Question

In Young's experiment the monochromatic light is used to illuminate two slits A and B as shown in figure. Interference fringes are observed on a screen placed in front of the slits. Now a thin glass plate is placed normally in the path of the beam coming from the slit A, then.
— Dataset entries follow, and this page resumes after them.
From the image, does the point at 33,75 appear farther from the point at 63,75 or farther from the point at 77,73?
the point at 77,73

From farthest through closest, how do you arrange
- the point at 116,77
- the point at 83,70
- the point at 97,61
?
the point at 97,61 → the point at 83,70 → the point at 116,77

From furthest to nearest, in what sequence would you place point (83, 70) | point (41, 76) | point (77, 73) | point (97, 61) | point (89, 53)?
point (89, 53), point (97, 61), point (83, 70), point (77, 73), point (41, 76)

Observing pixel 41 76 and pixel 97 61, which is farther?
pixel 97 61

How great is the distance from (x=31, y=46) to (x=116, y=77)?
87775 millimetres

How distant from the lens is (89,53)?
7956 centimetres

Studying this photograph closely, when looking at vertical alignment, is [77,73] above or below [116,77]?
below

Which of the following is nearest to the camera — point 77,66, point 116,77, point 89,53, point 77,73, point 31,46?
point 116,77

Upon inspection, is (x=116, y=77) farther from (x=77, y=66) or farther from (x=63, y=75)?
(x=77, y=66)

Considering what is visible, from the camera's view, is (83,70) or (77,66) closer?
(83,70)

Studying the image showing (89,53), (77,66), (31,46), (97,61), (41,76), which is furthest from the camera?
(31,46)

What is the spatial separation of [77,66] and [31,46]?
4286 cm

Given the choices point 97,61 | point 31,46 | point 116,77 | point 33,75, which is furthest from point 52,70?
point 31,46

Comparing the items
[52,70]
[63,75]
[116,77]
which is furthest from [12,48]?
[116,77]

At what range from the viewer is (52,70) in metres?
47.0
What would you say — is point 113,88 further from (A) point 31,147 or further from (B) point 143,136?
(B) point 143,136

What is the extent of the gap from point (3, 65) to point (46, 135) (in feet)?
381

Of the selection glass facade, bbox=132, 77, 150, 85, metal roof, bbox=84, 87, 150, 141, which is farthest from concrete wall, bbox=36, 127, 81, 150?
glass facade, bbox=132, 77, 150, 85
A. there will be no change in fringe width.
B. fringe width will decrease
C. fringe width will increase
D. fringes will disappear

Answer 1

Hint: In order to solve this question, we will first draw the diagram by tracing the path of two light waves interfering due to slits at A and B at some point on screen and then calculate the total path difference of these two light rays and using general condition for bright fringe we will calculate fringe width.

Formula used:
If \[\Delta x\] is the net path difference and $n,\lambda $ is the number of bright fringe, wavelength of light used the, for bright fringe we have,
$\Delta x = n\lambda $
Fringe width is calculated by using
$\beta = {y_{n + 1}} - {y_n}$
where $y$ represents the distance of ${n^{th}}$ bright fringe from the center and $\beta $ denotes the fringe width.
Fringe width for Young’s double slit experiment is,
$\beta = \dfrac{{D\lambda }}{d}$

Complete step by step answer:
Let us first draw the diagram where slits are represented by ${S_1},{S_2}$ are at a distance of d and a screen is placed at a distance of D and two light waves passes through slits ${S_1},{S_2}$ and thin glass plate is placed in the path of wave going through ${S_1}$ Let, at point P the bright fringe is obtained.

So, if there were no glass plate then from young’s double slit experiment we know that the path difference is written as $\Delta x = {S_2}P - {S_1}P$ and for bright fringe forming at point P, it has a value of $\Delta x = {S_2}P - {S_1}P = \dfrac{{yd}}{D} \to (i)$

Now, when thing glass plate is placed then there will be extra path difference due to this glass plate along the path ${S_1}P$ and it will be equal to $\Delta {x_{plate}} = (\mu - 1)t$ so, new complete path difference can be written as $\Delta x' = {S_2}P - {S_1}P - \Delta {x_{plate}}$ and from equation (i) we get,
$\Delta x' = \dfrac{{yd}}{D} - (\mu - 1)t$
Now, for ${n^{th}}$ bright fringe formed at point P we have,
$\Delta x' = n\lambda $ on putting the values we get,
$\Rightarrow \dfrac{{{y_n}d}}{D} - (\mu - 1)t = n\lambda $
$\Rightarrow {y_n} = \dfrac{D}{d}[(\mu - 1)t + n\lambda ]$

Now, let us find the value of y for $n + 1$ so we have,
${y_{n + 1}} = \dfrac{D}{d}[(\mu - 1)t + (n + 1)\lambda ]$
For fringe width we have,
$\beta = {y_{n + 1}} - {y_n}$
On putting the values we get,
$\Rightarrow \beta = \dfrac{D}{d}[(\mu - 1)t + (n + 1)\lambda ] - [\dfrac{D}{d}[(\mu - 1)t + n\lambda ]]$
on solving we get,
$\beta = \dfrac{{D\lambda }}{d}$ and we also know that, in young’s double slit experiment the fringe width have a value of $\beta = \dfrac{{D\lambda }}{d}$ so, even after placing the glass plate the width of fringes don’t increase neither decrease.

Hence, the correct option is A.

Note: It should be remembered that, when a glass plate is placed on the path of wave the fringe width remain same but the position of bright fringes gets shifted in the direction where glass plate was placed and the amount to which position of fringes gets shifted is $\dfrac{D}{d}(\mu - 1)t$ and each fringes gets shifted to this amount which is the main reason of unchanged fringe width.